- What the exercise asks:
Below is a block of records. Copy every line in it that contains the word "rough".

Dataset entries
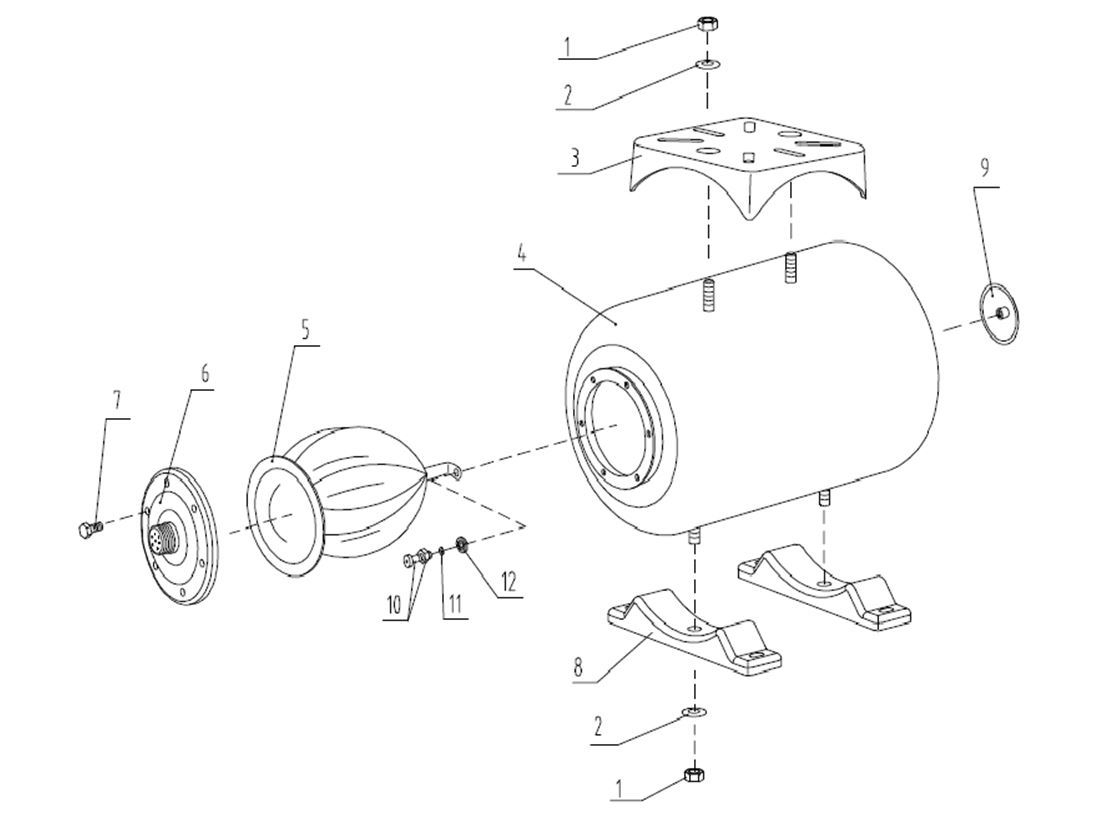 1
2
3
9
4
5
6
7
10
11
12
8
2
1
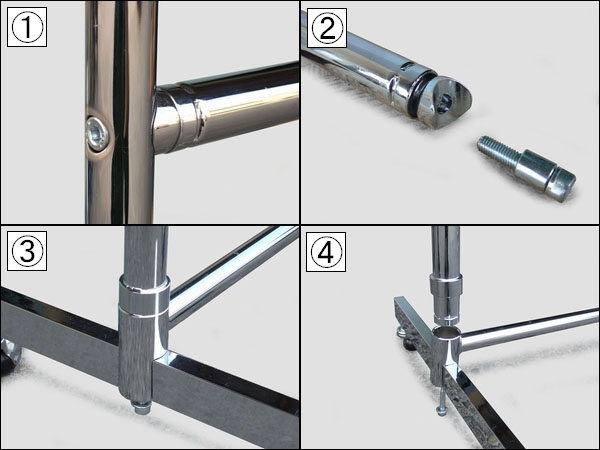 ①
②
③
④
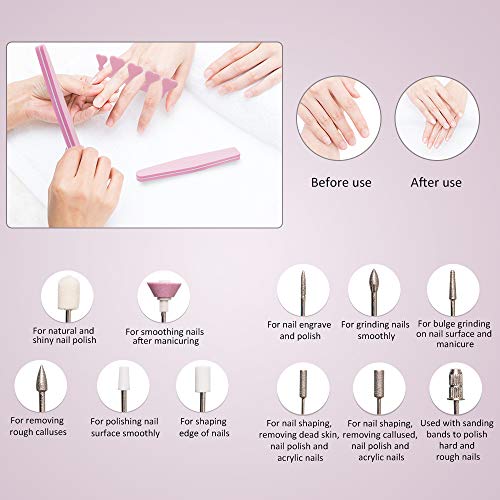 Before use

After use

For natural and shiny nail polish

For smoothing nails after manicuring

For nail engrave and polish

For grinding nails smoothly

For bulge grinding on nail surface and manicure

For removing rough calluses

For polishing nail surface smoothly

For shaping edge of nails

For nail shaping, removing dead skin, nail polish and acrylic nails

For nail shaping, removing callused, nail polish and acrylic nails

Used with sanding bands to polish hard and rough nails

- Written answer:
For removing rough calluses
Used with sanding bands to polish hard and rough nails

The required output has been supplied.